Biological network helps body adapt to stresses on health
“An analysis of 33 human proteins involved in converting carbohydrates into fuel found 830 interactions with metabolites.”
“We’re discovering how nature has evolved to ‘drug’ its own proteins and pathways,” says Jared Rutter, Ph.D., distinguished professor in the Department of Biochemistry at University of Utah and the study’s corresponding author. “By following nature’s lead, we’re learning how to make better therapeutics.”
These findings—and the technology that made them possible—has become the basis for the biotechnology company Atavistik Bio, co-founded by Rutter. The company is leveraging this new understanding to accelerate drug discovery for metabolic diseases and cancer.

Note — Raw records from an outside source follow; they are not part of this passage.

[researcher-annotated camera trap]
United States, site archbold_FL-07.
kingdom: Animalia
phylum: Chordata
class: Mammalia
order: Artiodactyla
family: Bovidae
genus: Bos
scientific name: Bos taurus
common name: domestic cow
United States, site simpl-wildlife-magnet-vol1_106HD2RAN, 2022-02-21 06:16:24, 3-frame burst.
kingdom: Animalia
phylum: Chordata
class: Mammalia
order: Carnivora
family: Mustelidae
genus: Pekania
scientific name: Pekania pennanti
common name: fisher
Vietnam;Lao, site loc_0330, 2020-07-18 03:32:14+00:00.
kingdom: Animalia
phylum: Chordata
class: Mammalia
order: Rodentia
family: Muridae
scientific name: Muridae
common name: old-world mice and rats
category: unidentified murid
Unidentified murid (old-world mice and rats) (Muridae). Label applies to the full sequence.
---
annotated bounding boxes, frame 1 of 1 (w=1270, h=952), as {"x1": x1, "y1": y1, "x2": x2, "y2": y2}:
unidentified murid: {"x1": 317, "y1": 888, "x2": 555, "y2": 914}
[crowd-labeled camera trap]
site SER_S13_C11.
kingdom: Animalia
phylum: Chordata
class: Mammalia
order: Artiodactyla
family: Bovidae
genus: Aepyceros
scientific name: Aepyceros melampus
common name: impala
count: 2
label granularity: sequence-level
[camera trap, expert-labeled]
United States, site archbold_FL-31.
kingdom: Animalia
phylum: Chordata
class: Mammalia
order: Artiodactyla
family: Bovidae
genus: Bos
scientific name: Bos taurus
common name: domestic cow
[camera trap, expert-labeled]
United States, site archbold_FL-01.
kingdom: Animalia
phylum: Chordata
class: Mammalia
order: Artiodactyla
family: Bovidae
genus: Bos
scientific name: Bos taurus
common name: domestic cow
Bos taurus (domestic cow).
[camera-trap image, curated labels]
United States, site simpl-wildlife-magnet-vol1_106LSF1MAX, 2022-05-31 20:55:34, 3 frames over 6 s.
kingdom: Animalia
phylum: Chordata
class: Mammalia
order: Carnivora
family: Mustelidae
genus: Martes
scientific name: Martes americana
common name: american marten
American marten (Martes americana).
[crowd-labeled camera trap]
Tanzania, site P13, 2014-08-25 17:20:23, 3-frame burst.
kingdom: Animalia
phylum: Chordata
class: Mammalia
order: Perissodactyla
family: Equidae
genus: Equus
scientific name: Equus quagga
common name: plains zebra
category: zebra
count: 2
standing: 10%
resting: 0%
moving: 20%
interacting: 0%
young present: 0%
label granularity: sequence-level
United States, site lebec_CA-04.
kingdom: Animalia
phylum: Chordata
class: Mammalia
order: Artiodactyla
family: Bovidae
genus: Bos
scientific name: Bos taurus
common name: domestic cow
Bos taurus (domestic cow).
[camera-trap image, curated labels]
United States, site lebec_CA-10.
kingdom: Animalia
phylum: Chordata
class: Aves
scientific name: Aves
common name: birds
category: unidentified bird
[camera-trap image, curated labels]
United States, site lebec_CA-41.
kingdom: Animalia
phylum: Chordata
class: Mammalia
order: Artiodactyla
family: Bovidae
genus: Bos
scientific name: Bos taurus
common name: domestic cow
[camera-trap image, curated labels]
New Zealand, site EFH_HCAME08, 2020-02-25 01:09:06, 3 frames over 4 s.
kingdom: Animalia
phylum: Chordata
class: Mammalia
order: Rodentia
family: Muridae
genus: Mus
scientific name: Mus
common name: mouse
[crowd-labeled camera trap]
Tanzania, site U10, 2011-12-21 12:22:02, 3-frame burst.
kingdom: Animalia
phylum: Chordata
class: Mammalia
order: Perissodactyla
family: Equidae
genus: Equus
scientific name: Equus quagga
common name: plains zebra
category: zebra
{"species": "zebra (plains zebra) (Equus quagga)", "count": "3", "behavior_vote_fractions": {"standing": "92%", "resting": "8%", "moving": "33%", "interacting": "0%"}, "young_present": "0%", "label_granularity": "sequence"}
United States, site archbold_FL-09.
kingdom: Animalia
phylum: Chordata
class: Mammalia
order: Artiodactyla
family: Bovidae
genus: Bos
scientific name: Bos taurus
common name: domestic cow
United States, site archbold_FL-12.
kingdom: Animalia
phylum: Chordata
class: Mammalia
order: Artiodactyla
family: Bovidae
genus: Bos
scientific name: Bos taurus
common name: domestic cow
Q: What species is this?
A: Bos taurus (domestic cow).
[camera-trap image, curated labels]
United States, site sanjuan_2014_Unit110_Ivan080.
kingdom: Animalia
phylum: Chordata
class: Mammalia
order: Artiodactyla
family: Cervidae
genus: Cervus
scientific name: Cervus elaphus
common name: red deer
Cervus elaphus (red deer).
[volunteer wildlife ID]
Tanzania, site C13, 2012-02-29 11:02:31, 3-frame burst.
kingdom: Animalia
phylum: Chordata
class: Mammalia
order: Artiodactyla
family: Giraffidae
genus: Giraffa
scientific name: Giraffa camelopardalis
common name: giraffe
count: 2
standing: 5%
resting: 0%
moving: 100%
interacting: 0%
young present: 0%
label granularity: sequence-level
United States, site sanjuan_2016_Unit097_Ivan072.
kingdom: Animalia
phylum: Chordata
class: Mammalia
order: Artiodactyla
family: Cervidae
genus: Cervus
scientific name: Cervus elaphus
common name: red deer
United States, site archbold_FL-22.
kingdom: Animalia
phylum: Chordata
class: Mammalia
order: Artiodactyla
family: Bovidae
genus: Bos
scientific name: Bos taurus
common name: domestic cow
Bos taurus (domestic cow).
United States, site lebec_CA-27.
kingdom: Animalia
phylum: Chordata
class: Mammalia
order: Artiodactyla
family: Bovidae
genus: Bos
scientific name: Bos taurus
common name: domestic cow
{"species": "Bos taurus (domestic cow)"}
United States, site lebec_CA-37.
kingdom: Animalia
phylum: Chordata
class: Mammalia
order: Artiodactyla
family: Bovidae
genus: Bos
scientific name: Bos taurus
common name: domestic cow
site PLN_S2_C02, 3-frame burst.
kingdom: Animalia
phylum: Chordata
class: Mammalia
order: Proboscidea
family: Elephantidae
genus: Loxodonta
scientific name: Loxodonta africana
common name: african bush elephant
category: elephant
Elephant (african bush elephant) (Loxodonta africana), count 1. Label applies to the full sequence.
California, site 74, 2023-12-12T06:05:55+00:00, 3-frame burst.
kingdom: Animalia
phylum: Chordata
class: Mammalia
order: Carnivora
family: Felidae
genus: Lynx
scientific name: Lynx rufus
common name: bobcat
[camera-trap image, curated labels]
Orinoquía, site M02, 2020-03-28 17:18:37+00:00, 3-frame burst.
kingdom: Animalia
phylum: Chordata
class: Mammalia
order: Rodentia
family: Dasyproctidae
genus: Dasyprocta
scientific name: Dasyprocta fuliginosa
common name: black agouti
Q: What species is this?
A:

At a more fundamental level, Rutter says, the advance deepens knowledge about how cells and our bodies work.
A New Frontier
The network described in the study represents an underappreciated layer of regulation in cells that comes from an unexpected source. For nearly 20 years, Rutter’s lab has researched metabolism, the chemical reactions that produce energy and build essential components to keep cells running smoothly. Their new research finds that intermediate products of those chemical reactions are more than passive building blocks and sources of fuel for cells, as had long been thought.
Instead, these intermediate products, along with other metabolites, make up an expansive web of sentries that monitor the environment and prompt cells to adapt when needed. They do this by interacting with proteins and modifying how they work. Does a big meal pump too many carbs in the body? Or too much fat? Like a railroad switch that guides a train onto a new track, these protein-metabolite interactions shift metabolic operations to break down those nutrients and steady the course.
The study’s first author Kevin Hicks, Ph.D., developed a new technology, termed MIDAS, that reveals the enormity of the regulatory network that acts as an interface between environmental cues and cell metabolism, called the protein-metabolite interactome. The highly sensitive technique identified interactions that had never been seen. An analysis of 33 human proteins involved in converting carbohydrates into fuel found 830 interactions with metabolites. Given that there are thousands of proteins in the cell, the full scale of the network is predicted to be much larger.
“It’s surprising how little we know about the extent of these interactions,” Hicks says. “We are pushing our understanding of the biological
network in new directions.”
Metabolic processes that become derailed can lead to illness and disease. Rutter and Hicks say that shedding light on additional interactions in the network will lead to a better understanding of root causes of diseases—and the development of new therapeutic approaches for getting things back on track.